▶ [INSTRUCTIONS TO FOLLOW]
Write what comes next in the text on the properties of a number format, starting after its final sentence.

▶ [TEXT]
Economical - No bit patterns are redundant. There is one representation for infinity denoted as ± inf and zero. All other bit patterns are valid distinct non-zero real numbers. ± inf serves as a replacement for NaN.
Mathematical Elegant - There is only one representation for zero, and the encoding is symmetric around 1.0. Associative and distributive laws are supported through deferred rounding via the quire, enabling reproducible linear algebra algorithms in any concurrency environment.
Tapered Accuracy - Tapered accuracy is when values with small exponent have more digits of accuracy and values with large exponents have fewer digits of accuracy. This concept was first introduced by Morris (1971) in his paper ”Tapered Floating Point: A New Floating-Point Representation”.

▶ [DATA SECTION]

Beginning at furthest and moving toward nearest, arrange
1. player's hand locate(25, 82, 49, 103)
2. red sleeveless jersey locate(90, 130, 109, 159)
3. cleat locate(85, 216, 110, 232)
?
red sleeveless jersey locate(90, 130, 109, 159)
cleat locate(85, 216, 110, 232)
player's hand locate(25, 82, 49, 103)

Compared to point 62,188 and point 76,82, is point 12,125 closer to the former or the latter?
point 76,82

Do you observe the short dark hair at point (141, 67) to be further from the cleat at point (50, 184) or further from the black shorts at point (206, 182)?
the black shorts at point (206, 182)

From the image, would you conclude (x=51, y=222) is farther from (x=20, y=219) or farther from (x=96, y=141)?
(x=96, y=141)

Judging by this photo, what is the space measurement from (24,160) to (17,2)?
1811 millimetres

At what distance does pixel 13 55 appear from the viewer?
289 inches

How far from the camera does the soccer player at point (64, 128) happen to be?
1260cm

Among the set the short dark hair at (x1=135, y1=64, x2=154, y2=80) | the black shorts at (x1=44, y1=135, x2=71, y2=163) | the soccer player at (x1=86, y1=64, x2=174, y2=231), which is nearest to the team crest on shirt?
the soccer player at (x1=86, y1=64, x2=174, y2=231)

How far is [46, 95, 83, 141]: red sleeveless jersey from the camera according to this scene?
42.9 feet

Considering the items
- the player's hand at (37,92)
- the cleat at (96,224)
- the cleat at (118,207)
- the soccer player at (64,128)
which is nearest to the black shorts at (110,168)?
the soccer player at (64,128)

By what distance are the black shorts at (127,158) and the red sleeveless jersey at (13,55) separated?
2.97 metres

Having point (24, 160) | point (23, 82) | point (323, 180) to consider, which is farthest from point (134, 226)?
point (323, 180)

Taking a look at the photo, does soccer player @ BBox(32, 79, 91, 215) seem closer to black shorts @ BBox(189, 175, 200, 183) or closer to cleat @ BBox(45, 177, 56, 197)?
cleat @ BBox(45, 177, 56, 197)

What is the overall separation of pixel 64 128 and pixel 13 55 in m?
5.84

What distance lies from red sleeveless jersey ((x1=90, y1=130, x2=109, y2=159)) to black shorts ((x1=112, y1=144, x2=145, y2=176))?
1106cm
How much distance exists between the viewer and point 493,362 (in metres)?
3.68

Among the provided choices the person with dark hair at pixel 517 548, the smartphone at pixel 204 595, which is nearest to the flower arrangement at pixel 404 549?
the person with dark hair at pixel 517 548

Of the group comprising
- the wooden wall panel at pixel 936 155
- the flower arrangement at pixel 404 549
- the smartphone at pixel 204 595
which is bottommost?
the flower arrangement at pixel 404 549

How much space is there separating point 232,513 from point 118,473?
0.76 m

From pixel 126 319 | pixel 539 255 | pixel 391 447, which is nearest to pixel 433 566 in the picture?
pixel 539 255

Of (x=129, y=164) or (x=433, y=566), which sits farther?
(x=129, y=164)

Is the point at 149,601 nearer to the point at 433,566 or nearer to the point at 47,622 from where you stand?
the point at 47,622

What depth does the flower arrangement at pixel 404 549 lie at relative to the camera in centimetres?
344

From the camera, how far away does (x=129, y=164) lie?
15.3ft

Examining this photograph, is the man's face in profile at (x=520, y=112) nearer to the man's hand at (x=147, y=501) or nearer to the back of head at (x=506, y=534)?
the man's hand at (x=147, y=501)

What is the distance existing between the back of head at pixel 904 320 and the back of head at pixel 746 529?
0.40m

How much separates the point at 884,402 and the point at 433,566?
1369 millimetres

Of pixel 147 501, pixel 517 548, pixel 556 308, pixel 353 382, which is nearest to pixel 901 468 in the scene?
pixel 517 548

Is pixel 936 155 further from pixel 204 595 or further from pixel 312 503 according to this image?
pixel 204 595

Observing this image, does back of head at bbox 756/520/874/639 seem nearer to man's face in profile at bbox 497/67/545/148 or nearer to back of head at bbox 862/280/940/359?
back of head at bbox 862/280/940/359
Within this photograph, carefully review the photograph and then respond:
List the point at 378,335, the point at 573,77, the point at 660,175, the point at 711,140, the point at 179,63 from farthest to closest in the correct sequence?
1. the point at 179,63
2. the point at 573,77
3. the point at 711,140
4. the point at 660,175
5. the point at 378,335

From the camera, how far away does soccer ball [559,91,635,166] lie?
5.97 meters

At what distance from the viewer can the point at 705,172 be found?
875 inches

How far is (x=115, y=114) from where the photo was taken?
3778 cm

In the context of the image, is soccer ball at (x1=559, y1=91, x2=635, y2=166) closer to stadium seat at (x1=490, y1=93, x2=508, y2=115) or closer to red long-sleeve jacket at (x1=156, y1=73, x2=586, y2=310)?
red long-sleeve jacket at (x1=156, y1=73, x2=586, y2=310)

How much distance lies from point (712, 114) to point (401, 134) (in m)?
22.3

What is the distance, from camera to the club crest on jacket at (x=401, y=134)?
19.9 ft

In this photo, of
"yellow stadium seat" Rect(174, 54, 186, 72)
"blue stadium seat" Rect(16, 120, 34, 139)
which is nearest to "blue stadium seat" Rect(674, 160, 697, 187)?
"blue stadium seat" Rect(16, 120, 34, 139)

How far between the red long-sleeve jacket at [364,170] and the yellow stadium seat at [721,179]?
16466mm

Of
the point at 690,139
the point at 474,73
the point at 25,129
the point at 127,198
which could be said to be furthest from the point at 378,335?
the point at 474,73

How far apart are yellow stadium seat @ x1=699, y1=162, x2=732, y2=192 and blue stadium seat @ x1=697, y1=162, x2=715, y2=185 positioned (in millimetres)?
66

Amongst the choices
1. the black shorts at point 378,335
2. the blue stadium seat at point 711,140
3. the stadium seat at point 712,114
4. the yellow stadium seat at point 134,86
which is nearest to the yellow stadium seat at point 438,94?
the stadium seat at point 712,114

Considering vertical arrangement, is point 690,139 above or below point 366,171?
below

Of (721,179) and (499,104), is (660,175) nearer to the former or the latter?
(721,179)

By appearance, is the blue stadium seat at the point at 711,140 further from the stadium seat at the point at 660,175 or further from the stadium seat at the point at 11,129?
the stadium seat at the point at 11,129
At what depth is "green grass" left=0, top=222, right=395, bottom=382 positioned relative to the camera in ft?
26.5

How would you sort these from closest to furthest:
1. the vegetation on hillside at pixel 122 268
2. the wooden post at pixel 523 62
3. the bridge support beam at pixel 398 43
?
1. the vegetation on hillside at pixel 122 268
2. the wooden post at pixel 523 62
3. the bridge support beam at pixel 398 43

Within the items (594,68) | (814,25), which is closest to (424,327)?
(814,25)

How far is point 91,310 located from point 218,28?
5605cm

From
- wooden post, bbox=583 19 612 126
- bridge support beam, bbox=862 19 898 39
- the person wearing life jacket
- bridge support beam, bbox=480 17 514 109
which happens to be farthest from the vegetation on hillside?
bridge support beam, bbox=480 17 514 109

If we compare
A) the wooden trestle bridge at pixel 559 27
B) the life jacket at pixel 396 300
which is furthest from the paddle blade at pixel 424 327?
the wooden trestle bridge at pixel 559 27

▶ [TASK OUTPUT]
Parameterized precision and dynamic range -- posits are defined by a size, nbits, and the number of exponent bits, es. This enables system designers the freedom to pick the right precision and dynamic range required for the application. For example, for AI applications we may pick 5 or 6 bit posits without any exponent bits to improve performance. For embedded DSP applications, such as 5G base stations, we may select a 16 bit posit with 1 exponent bit to improve performance per Watt.
Simpler Circuitry - There are only two special cases, Not a Real and Zero. No denormalized numbers, overflow, or underflow.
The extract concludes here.